**Aim of the task**
Beneath this instruction is a listing. Transcribe from it only the stretch from the line with "To assess the" through the line with "Answer (YES/NO): NO", both end lines included, exactly as written.

*** Extracted information

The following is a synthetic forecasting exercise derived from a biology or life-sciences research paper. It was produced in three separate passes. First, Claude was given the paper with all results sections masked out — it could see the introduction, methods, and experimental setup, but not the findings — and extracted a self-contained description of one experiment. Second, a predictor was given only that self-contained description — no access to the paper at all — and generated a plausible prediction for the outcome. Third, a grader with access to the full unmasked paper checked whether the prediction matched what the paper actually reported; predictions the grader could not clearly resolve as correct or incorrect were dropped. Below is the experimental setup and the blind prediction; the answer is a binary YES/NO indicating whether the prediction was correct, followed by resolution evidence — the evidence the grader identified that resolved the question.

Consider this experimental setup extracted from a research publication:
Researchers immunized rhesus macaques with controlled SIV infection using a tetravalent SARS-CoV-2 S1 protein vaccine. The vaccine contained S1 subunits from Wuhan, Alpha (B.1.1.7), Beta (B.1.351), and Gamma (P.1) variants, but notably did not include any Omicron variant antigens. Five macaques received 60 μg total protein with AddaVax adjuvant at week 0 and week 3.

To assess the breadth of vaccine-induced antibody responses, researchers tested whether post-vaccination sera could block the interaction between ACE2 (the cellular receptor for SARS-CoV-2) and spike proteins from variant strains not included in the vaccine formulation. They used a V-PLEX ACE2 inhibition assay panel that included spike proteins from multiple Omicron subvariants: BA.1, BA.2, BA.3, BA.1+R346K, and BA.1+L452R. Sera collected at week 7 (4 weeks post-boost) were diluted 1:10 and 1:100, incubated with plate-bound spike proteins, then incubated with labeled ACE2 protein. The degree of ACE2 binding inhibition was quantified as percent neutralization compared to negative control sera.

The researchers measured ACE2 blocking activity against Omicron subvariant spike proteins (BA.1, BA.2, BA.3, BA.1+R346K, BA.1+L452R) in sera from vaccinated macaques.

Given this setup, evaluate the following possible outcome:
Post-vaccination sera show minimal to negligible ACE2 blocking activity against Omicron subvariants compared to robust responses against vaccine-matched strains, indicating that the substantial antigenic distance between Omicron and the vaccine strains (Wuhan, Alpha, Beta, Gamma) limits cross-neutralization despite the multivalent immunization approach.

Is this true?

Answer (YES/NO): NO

******
*** Extracted information

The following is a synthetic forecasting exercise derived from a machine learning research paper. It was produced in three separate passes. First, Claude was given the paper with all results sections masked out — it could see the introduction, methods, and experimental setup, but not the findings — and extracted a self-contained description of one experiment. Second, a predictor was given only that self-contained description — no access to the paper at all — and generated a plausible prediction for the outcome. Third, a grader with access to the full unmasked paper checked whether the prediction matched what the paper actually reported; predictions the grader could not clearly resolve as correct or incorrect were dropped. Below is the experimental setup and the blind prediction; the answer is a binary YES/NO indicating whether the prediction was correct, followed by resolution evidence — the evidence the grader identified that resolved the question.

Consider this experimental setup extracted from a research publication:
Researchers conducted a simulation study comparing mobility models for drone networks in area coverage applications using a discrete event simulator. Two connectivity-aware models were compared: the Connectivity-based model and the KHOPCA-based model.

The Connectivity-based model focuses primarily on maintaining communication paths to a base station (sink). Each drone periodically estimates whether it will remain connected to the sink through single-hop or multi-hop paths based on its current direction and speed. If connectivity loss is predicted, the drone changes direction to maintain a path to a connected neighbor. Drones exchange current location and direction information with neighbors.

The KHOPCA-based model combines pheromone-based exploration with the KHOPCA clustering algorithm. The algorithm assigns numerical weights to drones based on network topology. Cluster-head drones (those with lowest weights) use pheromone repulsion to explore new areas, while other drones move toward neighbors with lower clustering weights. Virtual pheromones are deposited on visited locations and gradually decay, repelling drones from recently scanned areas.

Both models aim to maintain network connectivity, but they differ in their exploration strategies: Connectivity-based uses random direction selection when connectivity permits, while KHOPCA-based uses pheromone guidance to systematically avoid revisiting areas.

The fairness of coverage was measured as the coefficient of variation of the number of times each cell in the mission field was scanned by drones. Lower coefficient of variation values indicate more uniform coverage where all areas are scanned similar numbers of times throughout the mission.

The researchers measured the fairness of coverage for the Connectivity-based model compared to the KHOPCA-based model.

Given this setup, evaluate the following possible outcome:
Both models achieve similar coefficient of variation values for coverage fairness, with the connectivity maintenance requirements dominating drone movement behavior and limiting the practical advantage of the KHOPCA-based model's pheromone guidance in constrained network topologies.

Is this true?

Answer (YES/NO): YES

******

**Problem solution**
To assess the breadth of vaccine-induced antibody responses, researchers tested whether post-vaccination sera could block the interaction between ACE2 (the cellular receptor for SARS-CoV-2) and spike proteins from variant strains not included in the vaccine formulation. They used a V-PLEX ACE2 inhibition assay panel that included spike proteins from multiple Omicron subvariants: BA.1, BA.2, BA.3, BA.1+R346K, and BA.1+L452R. Sera collected at week 7 (4 weeks post-boost) were diluted 1:10 and 1:100, incubated with plate-bound spike proteins, then incubated with labeled ACE2 protein. The degree of ACE2 binding inhibition was quantified as percent neutralization compared to negative control sera.

The researchers measured ACE2 blocking activity against Omicron subvariant spike proteins (BA.1, BA.2, BA.3, BA.1+R346K, BA.1+L452R) in sera from vaccinated macaques.

Given this setup, evaluate the following possible outcome:
Post-vaccination sera show minimal to negligible ACE2 blocking activity against Omicron subvariants compared to robust responses against vaccine-matched strains, indicating that the substantial antigenic distance between Omicron and the vaccine strains (Wuhan, Alpha, Beta, Gamma) limits cross-neutralization despite the multivalent immunization approach.

Is this true?

Answer (YES/NO): NO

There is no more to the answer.